**WHAT YOU WILL DO**
Render every line of the items below as a JSON list of strings, one string per line, with blank lines omitted. Leave the pictures out of the list.

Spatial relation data
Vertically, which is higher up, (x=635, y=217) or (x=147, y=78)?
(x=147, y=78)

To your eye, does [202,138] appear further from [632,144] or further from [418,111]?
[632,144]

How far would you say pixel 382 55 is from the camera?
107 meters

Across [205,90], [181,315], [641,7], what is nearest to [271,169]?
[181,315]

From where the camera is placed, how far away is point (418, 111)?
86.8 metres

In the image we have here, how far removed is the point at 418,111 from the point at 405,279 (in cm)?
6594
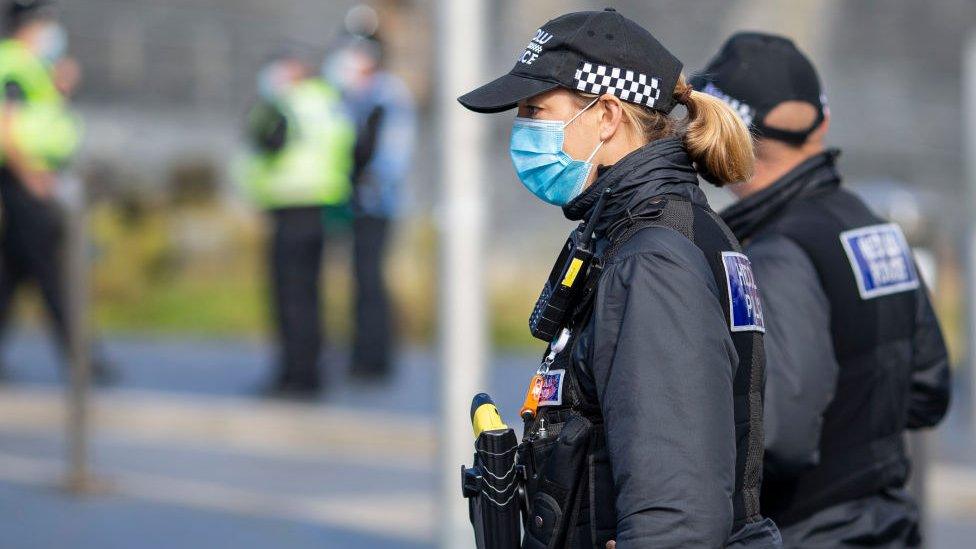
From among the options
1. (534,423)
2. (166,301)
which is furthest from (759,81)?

**OUTPUT FOR THIS TASK**
[
  "Vertically, which is higher up, (x=635, y=217) or (x=147, y=78)?",
  "(x=147, y=78)",
  "To your eye, does [202,138] appear further from [632,144] or further from [418,111]?",
  "[632,144]",
  "How far would you say pixel 382 55 is from the camera?",
  "107 meters",
  "Across [205,90], [181,315], [641,7], what is nearest to [271,169]?",
  "[181,315]",
  "From where the camera is placed, how far away is point (418, 111)?",
  "86.8 metres",
  "In the image we have here, how far removed is the point at 418,111 from the point at 405,279 (in cm)?",
  "6594",
  "From among the options",
  "1. (534,423)",
  "2. (166,301)",
  "which is furthest from (759,81)?"
]